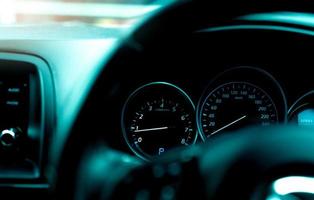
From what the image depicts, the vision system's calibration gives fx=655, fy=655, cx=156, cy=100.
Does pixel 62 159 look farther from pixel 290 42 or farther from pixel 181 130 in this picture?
pixel 181 130

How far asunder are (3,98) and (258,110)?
1061 mm

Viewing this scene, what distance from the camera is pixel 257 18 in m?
1.74

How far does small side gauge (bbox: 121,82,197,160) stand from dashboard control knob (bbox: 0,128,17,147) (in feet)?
1.44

* * *

#### [Task prompt]
Count the lines in the material that contain the string "this", where case counts. Reply with the number alone.

#### [Answer to the problem]
2